### [Instructions for the task]
Retype every one of the entries below word for word, with nothing changed.

Entries from a dataset:
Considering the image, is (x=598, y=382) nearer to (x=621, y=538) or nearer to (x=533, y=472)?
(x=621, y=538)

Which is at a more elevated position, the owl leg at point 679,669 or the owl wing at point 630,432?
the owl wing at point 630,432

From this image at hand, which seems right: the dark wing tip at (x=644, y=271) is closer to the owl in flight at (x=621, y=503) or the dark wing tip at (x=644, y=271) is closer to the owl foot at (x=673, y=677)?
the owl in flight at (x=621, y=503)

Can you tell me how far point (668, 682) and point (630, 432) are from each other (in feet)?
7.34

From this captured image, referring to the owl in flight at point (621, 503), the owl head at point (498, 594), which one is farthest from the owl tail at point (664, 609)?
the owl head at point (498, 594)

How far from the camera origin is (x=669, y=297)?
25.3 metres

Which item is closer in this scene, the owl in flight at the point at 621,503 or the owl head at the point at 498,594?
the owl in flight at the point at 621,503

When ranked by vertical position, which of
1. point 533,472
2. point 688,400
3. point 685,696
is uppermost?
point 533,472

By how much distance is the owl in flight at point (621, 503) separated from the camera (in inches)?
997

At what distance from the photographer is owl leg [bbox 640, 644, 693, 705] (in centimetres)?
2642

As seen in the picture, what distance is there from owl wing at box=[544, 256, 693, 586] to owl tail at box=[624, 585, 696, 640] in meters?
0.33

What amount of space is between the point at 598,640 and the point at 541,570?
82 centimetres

### [Final result]
Considering the image, is (x=598, y=382) nearer to (x=621, y=538) or nearer to (x=533, y=472)?
(x=621, y=538)

Which is at a more elevated position, the owl leg at point 679,669 or the owl wing at point 630,432?
the owl wing at point 630,432

From this image at hand, which seems right: the dark wing tip at (x=644, y=271) is closer to the owl in flight at (x=621, y=503) or the dark wing tip at (x=644, y=271) is closer to the owl foot at (x=673, y=677)?
the owl in flight at (x=621, y=503)

Can you tell me how far point (668, 682) and point (630, 432) are from each other (in feet)?
7.34

From this captured image, referring to the owl in flight at point (621, 503), the owl head at point (498, 594), which one is farthest from the owl tail at point (664, 609)?
the owl head at point (498, 594)

How far from the camera origin is (x=669, y=297)?
25.3 metres

Which item is closer in this scene, the owl in flight at the point at 621,503 or the owl head at the point at 498,594?
the owl in flight at the point at 621,503

When ranked by vertical position, which of
1. point 533,472
2. point 688,400
3. point 685,696
is uppermost?
point 533,472

By how much distance is the owl in flight at point (621, 503) separated from the camera (in inches)?
997

At what distance from the photographer is owl leg [bbox 640, 644, 693, 705] (in centimetres)?
2642

As seen in the picture, what distance is there from owl wing at box=[544, 256, 693, 586] to owl tail at box=[624, 585, 696, 640] in meters?
0.33

What amount of space is between the point at 598,640 and the point at 541,570?
82 centimetres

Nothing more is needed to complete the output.